Find the word "site" in the data, then copy each line where it is found.

Input material
>>
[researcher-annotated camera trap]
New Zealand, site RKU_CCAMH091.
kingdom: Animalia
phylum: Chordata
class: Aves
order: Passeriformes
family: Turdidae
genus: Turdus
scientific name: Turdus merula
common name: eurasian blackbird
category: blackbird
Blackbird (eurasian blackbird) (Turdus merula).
<<
>>
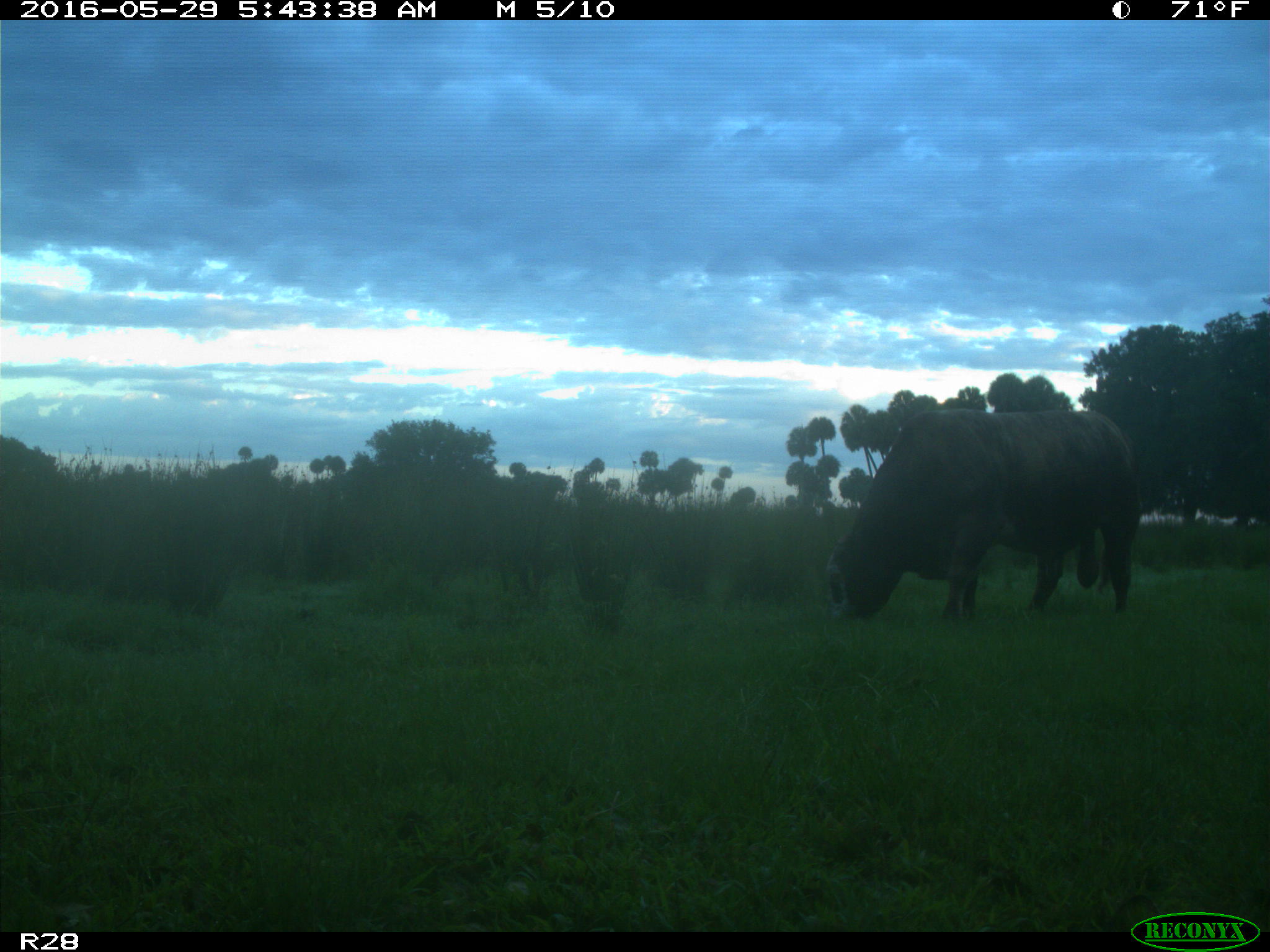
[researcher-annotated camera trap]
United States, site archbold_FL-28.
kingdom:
<<
Exercise solution
New Zealand, site RKU_CCAMH091.
United States, site archbold_FL-28.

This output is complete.